Th47 - Single Cell and Spatially Resolved Analysis of Tissues by Integrated RNA and Protein Multi-omics Identifies Novel Tumour-infiltrating Lymphocyte Phenotypes

The development of single-cell methods to incorporate detection of cellular protein epitopes via barcoded antibodies has enabled advances in immunophenotyping but its application to investigating tissue immunology is limited. Here we present an optimised experimental and analytical framework for the phenotyping of human tissues by integrated transcriptome and barcoded antibody clustering analysis of single cell suspensions and tissue sections. Using a dataset of 6 breast cancer patients, we demonstrate how the integration of proteomic data with RNA enhances cellular stratification across cell types within the tumour microenvironment, leading to the identification of unique clinically relevant lymphocyte subsets. We characterise tumour-infiltrating lymphocyte subsets indistinguishable by transcriptomics alone. We reveal patterns of RNA and protein co-expression across lymphocytes, identifying new protein markers of resting and activated tissue resident lymphocytes including innate lymphoid cells, T cells and NK cells. We characterise a CD4 Tfh subset previously not described in breast tissues, one associated with markers of tissue residency and exhaustion, found to be strongly associated with prognosis and response to checkpoint immunotherapy across multiple cancers.

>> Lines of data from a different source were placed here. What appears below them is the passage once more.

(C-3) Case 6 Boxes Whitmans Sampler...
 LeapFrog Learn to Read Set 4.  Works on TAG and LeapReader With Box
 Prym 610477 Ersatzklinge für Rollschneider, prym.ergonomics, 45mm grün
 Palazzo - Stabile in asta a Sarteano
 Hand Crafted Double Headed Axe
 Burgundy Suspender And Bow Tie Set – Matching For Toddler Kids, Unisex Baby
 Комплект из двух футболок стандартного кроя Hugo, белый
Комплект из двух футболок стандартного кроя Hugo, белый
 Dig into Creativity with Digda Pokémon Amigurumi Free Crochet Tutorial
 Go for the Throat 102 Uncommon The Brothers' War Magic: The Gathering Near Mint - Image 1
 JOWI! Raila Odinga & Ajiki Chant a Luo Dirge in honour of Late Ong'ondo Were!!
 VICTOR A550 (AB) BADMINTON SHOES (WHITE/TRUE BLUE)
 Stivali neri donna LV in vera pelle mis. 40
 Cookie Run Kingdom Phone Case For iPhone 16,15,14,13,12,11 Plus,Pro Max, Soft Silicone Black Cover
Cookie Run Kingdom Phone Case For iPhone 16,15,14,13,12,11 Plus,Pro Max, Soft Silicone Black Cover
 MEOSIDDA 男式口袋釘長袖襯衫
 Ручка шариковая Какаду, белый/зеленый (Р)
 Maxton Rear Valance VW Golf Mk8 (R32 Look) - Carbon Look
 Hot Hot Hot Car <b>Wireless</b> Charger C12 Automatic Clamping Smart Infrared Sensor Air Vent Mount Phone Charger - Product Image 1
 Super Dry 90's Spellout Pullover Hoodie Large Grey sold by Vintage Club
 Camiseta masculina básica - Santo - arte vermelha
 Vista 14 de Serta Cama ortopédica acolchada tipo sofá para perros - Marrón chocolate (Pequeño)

We further investigate these phenotypes spatially, developing Spatial Indexing of Transcriptomes and Epitopes (SITE-Seq), a method for spatially resolved joint transcriptome and epitope analysis of snap frozen tissues using a modified 10X Visium protocol. We show that the integration of RNA and protein resolves immune subsets at higher resolution than either modality alone. This work highlights the importance of multi-omic methods for the phenotyping of cell states and the emergence of novel cellular states in the tumour microenvironment.